Exercise data:
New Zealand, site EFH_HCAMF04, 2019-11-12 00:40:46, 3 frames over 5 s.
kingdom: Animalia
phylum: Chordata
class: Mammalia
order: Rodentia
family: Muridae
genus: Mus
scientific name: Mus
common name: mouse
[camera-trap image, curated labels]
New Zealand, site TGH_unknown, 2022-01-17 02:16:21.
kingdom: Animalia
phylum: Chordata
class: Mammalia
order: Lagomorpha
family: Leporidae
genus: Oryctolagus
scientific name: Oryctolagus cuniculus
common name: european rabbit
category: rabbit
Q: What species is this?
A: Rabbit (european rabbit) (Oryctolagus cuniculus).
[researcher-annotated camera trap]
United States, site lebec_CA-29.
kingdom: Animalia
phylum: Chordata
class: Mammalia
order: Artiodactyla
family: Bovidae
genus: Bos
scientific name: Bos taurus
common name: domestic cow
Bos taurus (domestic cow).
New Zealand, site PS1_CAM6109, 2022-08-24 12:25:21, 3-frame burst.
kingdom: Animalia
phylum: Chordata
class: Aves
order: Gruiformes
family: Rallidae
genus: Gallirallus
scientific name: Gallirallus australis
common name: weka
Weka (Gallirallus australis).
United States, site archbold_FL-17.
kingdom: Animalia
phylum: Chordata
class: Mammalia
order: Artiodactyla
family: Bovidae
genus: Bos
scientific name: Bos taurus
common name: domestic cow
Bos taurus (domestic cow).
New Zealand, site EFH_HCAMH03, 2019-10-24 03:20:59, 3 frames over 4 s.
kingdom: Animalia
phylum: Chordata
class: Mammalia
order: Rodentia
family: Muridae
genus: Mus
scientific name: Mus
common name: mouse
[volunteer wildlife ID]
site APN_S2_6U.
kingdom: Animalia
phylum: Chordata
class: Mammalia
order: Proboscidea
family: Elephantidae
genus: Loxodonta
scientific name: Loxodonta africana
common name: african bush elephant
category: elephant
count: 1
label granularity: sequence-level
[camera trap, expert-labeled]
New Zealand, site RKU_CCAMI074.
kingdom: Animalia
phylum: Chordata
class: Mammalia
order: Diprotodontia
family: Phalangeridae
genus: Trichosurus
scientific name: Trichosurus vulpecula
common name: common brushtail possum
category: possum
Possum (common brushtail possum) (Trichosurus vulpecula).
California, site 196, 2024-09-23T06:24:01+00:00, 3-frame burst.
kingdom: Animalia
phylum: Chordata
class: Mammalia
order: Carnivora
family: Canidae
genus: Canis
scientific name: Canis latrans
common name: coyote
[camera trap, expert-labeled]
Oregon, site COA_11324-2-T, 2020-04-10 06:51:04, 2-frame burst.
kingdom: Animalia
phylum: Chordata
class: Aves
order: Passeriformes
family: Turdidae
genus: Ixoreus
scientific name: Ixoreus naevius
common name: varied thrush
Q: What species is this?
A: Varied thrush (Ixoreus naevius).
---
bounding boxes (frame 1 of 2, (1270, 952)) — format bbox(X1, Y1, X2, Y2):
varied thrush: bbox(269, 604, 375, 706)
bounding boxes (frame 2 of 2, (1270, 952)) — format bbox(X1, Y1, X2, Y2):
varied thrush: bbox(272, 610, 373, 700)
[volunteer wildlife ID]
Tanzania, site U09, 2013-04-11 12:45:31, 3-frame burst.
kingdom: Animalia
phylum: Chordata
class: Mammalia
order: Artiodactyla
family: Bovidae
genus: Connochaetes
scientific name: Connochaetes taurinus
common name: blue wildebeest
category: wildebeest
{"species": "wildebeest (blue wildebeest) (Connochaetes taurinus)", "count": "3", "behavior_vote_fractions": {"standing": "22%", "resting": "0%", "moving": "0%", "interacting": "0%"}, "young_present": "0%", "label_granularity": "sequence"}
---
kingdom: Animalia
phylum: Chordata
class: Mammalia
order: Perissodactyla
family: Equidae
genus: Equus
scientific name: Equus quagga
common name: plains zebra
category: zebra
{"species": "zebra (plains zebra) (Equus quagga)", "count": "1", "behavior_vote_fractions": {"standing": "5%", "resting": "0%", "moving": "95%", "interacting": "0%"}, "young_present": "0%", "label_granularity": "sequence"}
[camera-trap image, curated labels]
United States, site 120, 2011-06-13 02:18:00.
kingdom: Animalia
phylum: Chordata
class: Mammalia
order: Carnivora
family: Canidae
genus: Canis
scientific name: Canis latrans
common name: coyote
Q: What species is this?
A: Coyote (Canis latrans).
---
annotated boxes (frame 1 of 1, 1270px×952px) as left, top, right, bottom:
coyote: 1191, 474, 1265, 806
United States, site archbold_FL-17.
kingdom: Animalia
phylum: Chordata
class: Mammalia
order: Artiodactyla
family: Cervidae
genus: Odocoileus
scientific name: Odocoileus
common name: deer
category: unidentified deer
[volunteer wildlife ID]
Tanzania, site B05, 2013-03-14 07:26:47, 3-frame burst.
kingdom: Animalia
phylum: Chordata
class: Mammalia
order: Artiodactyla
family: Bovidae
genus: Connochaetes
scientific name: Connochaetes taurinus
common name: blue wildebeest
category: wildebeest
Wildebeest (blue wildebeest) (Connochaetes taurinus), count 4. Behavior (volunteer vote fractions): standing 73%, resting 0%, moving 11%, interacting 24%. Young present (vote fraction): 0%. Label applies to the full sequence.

Exercise: Print every record above once more, exactly as written.

Answer to this task:
New Zealand, site EFH_HCAMF04, 2019-11-12 00:40:46, 3 frames over 5 s.
kingdom: Animalia
phylum: Chordata
class: Mammalia
order: Rodentia
family: Muridae
genus: Mus
scientific name: Mus
common name: mouse
[camera-trap image, curated labels]
New Zealand, site TGH_unknown, 2022-01-17 02:16:21.
kingdom: Animalia
phylum: Chordata
class: Mammalia
order: Lagomorpha
family: Leporidae
genus: Oryctolagus
scientific name: Oryctolagus cuniculus
common name: european rabbit
category: rabbit
Q: What species is this?
A: Rabbit (european rabbit) (Oryctolagus cuniculus).
[researcher-annotated camera trap]
United States, site lebec_CA-29.
kingdom: Animalia
phylum: Chordata
class: Mammalia
order: Artiodactyla
family: Bovidae
genus: Bos
scientific name: Bos taurus
common name: domestic cow
Bos taurus (domestic cow).
New Zealand, site PS1_CAM6109, 2022-08-24 12:25:21, 3-frame burst.
kingdom: Animalia
phylum: Chordata
class: Aves
order: Gruiformes
family: Rallidae
genus: Gallirallus
scientific name: Gallirallus australis
common name: weka
Weka (Gallirallus australis).
United States, site archbold_FL-17.
kingdom: Animalia
phylum: Chordata
class: Mammalia
order: Artiodactyla
family: Bovidae
genus: Bos
scientific name: Bos taurus
common name: domestic cow
Bos taurus (domestic cow).
New Zealand, site EFH_HCAMH03, 2019-10-24 03:20:59, 3 frames over 4 s.
kingdom: Animalia
phylum: Chordata
class: Mammalia
order: Rodentia
family: Muridae
genus: Mus
scientific name: Mus
common name: mouse
[volunteer wildlife ID]
site APN_S2_6U.
kingdom: Animalia
phylum: Chordata
class: Mammalia
order: Proboscidea
family: Elephantidae
genus: Loxodonta
scientific name: Loxodonta africana
common name: african bush elephant
category: elephant
count: 1
label granularity: sequence-level
[camera trap, expert-labeled]
New Zealand, site RKU_CCAMI074.
kingdom: Animalia
phylum: Chordata
class: Mammalia
order: Diprotodontia
family: Phalangeridae
genus: Trichosurus
scientific name: Trichosurus vulpecula
common name: common brushtail possum
category: possum
Possum (common brushtail possum) (Trichosurus vulpecula).
California, site 196, 2024-09-23T06:24:01+00:00, 3-frame burst.
kingdom: Animalia
phylum: Chordata
class: Mammalia
order: Carnivora
family: Canidae
genus: Canis
scientific name: Canis latrans
common name: coyote
[camera trap, expert-labeled]
Oregon, site COA_11324-2-T, 2020-04-10 06:51:04, 2-frame burst.
kingdom: Animalia
phylum: Chordata
class: Aves
order: Passeriformes
family: Turdidae
genus: Ixoreus
scientific name: Ixoreus naevius
common name: varied thrush
Q: What species is this?
A: Varied thrush (Ixoreus naevius).
---
bounding boxes (frame 1 of 2, (1270, 952)) — format bbox(X1, Y1, X2, Y2):
varied thrush: bbox(269, 604, 375, 706)
bounding boxes (frame 2 of 2, (1270, 952)) — format bbox(X1, Y1, X2, Y2):
varied thrush: bbox(272, 610, 373, 700)
[volunteer wildlife ID]
Tanzania, site U09, 2013-04-11 12:45:31, 3-frame burst.
kingdom: Animalia
phylum: Chordata
class: Mammalia
order: Artiodactyla
family: Bovidae
genus: Connochaetes
scientific name: Connochaetes taurinus
common name: blue wildebeest
category: wildebeest
{"species": "wildebeest (blue wildebeest) (Connochaetes taurinus)", "count": "3", "behavior_vote_fractions": {"standing": "22%", "resting": "0%", "moving": "0%", "interacting": "0%"}, "young_present": "0%", "label_granularity": "sequence"}
---
kingdom: Animalia
phylum: Chordata
class: Mammalia
order: Perissodactyla
family: Equidae
genus: Equus
scientific name: Equus quagga
common name: plains zebra
category: zebra
{"species": "zebra (plains zebra) (Equus quagga)", "count": "1", "behavior_vote_fractions": {"standing": "5%", "resting": "0%", "moving": "95%", "interacting": "0%"}, "young_present": "0%", "label_granularity": "sequence"}
[camera-trap image, curated labels]
United States, site 120, 2011-06-13 02:18:00.
kingdom: Animalia
phylum: Chordata
class: Mammalia
order: Carnivora
family: Canidae
genus: Canis
scientific name: Canis latrans
common name: coyote
Q: What species is this?
A: Coyote (Canis latrans).
---
annotated boxes (frame 1 of 1, 1270px×952px) as left, top, right, bottom:
coyote: 1191, 474, 1265, 806
United States, site archbold_FL-17.
kingdom: Animalia
phylum: Chordata
class: Mammalia
order: Artiodactyla
family: Cervidae
genus: Odocoileus
scientific name: Odocoileus
common name: deer
category: unidentified deer
[volunteer wildlife ID]
Tanzania, site B05, 2013-03-14 07:26:47, 3-frame burst.
kingdom: Animalia
phylum: Chordata
class: Mammalia
order: Artiodactyla
family: Bovidae
genus: Connochaetes
scientific name: Connochaetes taurinus
common name: blue wildebeest
category: wildebeest
Wildebeest (blue wildebeest) (Connochaetes taurinus), count 4. Behavior (volunteer vote fractions): standing 73%, resting 0%, moving 11%, interacting 24%. Young present (vote fraction): 0%. Label applies to the full sequence.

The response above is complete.